If anyone here understands assembly better, feel free to explain whats going on.
So in summary: Yes, Bit shifting is still faster than GetBytes no matter how you mangle it. I still have concerns that the bitshifting'll
break if you moved to a big endian machine, but 220%+ performance seems like a good reason to just branch a conditional for other endian
machines.
I also can't help but wonder if you could make this *really* fast by buffering up all the int's you want to split into bytes and feeding
them into a CUDA/OpenCL program and running them through a stream processor, get the result back as a texture or something.

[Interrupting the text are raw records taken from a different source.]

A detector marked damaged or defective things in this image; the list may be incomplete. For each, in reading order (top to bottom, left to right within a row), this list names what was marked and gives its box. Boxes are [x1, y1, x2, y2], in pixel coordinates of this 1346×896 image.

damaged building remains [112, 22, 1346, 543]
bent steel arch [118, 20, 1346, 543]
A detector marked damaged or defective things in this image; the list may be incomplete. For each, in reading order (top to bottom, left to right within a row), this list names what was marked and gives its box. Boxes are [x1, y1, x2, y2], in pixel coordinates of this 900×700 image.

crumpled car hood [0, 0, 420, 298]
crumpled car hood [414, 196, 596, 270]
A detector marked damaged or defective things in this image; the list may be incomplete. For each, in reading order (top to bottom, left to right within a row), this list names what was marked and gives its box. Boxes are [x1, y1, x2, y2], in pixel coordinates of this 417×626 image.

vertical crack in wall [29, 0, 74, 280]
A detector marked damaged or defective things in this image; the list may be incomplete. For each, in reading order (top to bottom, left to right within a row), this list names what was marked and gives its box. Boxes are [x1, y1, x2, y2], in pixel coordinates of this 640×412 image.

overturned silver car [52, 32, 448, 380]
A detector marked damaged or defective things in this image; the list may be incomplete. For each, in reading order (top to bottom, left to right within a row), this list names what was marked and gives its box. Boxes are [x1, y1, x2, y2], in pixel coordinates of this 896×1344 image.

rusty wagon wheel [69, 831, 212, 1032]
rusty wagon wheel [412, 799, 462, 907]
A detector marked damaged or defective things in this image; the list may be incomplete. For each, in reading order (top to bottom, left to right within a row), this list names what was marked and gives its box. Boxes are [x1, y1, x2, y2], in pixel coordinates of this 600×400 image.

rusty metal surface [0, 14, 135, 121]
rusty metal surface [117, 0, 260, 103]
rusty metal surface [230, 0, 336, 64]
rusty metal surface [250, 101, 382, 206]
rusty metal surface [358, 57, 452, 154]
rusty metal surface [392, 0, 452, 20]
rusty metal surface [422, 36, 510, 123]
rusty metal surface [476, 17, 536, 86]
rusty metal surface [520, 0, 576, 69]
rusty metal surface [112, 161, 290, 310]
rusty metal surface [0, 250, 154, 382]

Also, you could maybe use a cached MemoryStream object to push int's into and get byte[]'s back out, as below, but that'd
probably have an even bigger overhead, and now its just into the realm's over vastly over-engineering a simple problem.
Code:
using (MemoryStream stream = new MemoryStream()) {
using (BinaryWriter writer = new BinaryWriter(stream)){
writer.Write(src);
return stream.ToArray();
}
}
Yeah, long post I know, I got interested in the reason why GetBytes was slower even though it looks like it shouldn't. I'm still
using the bit shifts in my normal code, and will continue to do so until fixed() operations become less expensive to call in mass.